Occasionally Crispell adds other sounds, including bells and some from the soundboard of an old beat-up baby grand.

For some great bass clarinet with spooky sounds try Snow Suddenly Stopping Without Notice, for some chirruping stuff listen to Still Life With Woodpeckers, and for a charming slice of almost folky duetting, play  Evocation. That latter has that hard-won purity and plain beauty that only the true experimenters are capable of when they return to conventional harmonic and melodic material.

Disc of the day: 23-08-10

Phronesis: Alive (Edition EDN1021)
Of the many recordings I have listened to over the past few months, and many of them piano trios, surely the most popular small group instrumental line-up in 2010, this is the one that keeps grabbing my attention and is currently bringing me the most joy.

The Danish double bassist Jasper Hoiby, who, very luckily for us, has made his home in England, is bringing his big, accurate tone and pliant style to all manner of British bands, but it is in this band which he leads that he sounds even bigger, even more pliant. Ivo Neame is well-known both as a saxophonist and pianist, but here he restricts himself to the keyboard and brings a mixture of strong harmony and a real searching spirit to his playing. And then there is drummer Mark Guiliana.

The sound of surprise, what chance brings, is often what makes jazz most interesting and exciting. When Phronesis’s regular drummer, Anton Eger, was unable to make these dates, Hoiby called in the US drummer who is best known from his work with two other brilliant bassists, Avishai Cohen and Meshell Ndegeocello. And what a good move that has turned out to be.

Just listen to the bass and drums behind Neame’s solo on the opener, Blue Inspiration. It’s worth the price of the disc on its own. But this is just the start. The jumpy groove of French, with its momentary easing and then return to urgency, just draws the listener closer and closer to the speakers. If it’s a hallmark of a good album that it makes you want to climb into your hi-fi, then this is indeed a good album.

The music might be busy but it never loses its heart to its head, in fact it maintains a huge heart throughout.

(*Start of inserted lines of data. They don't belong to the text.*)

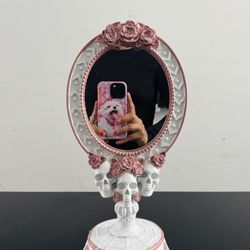 Coquette Skull Mirror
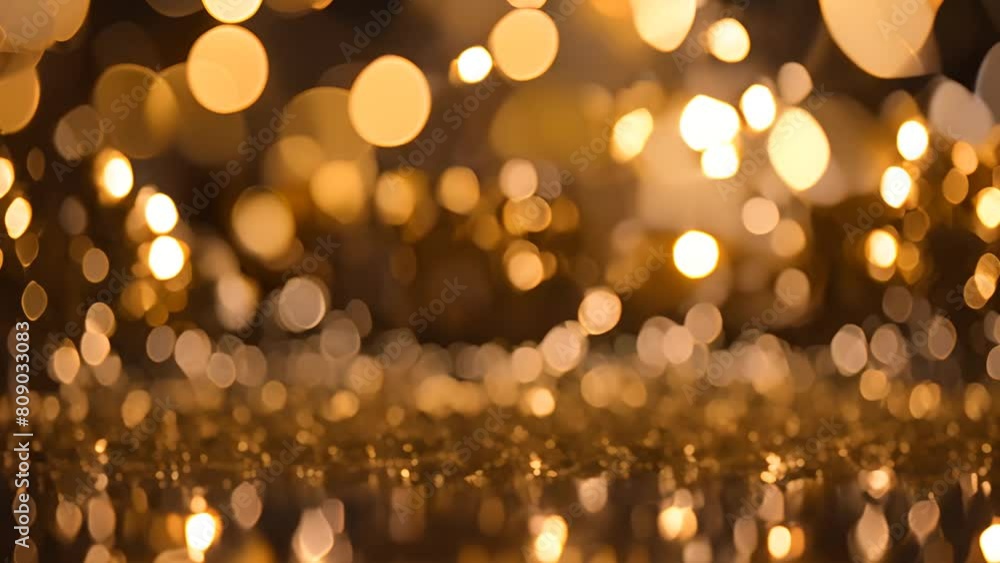 Close Up of a Gold Glitter Background Generative AI Close Up of a Gold Glitter Background Generative AI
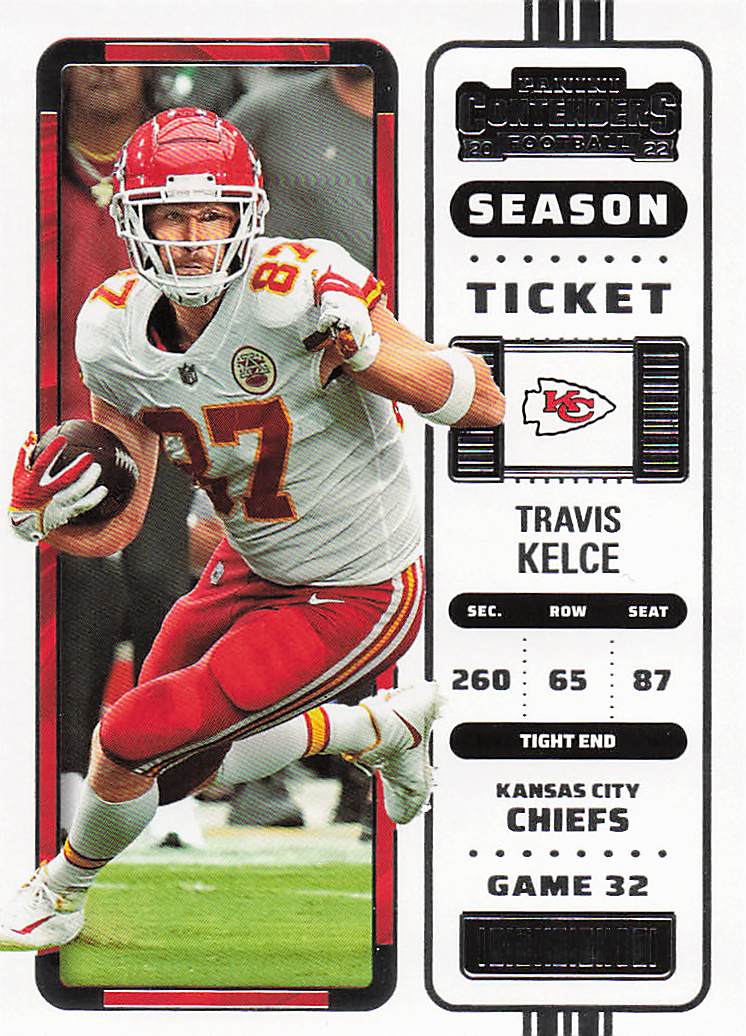 2022 Panini Contenders Football Travis Kelce #59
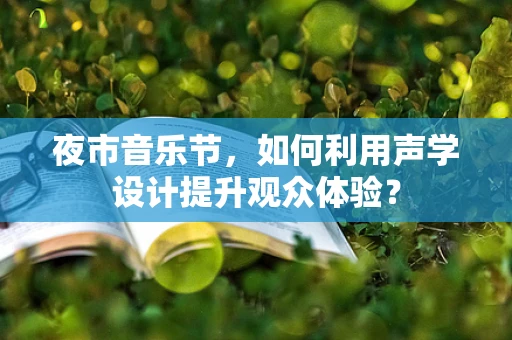 夜市音乐节，如何利用声学设计提升观众体验？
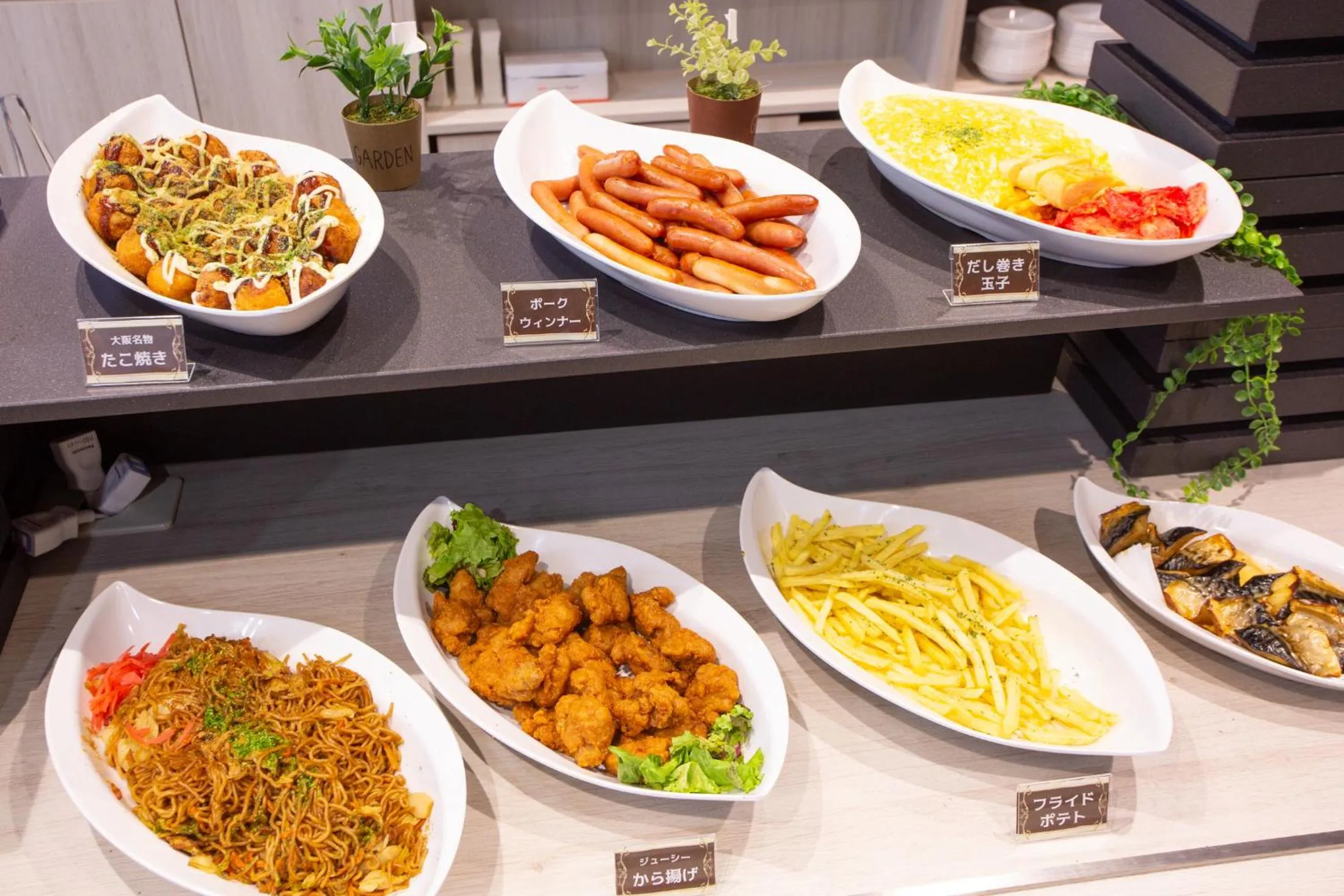 Buffet breakfast in Kuretake Inn Osaka Midousuji Hommachi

For a prime introduction, just try Hoiby’s virtuoso introductory riff to Abraham’s New Gift, which, after another gloriously jumpy melody, stops momentarily for calm solo piano before a more open groove widens the piece’s landscape and brings all kind of delights, from an almost singing solo from Hoiby through a great conversation between piano and bass. Then Neame worries the upper reaches of the piano while Hoiby and Guiliana boil like the sea beneath. Guiliana rises to a solo while piano and bass hold a riff pattern, and the crowd, quite rightly, go crazy.

There is loads more to follow: the sparer, more abstract beauty of Rue Cinq Diamants, the playfulness of Happy Notes, the lithe North African feel of Love Song with a particularly strong and articulate solo from Neame, and finally the simple and strangely compulsive tune of Untitled #2.

Finally, a word about the recording. It’s live at the Forge Arts Venue in London’s Camden Town and has one of the best live sounds I’ve heard in ages. Hats off to Matt Robertson and Dave Moore, as well as August Wangren who mixed and mastered it, and Dave Stapleton, whose Edition Records, has put it out.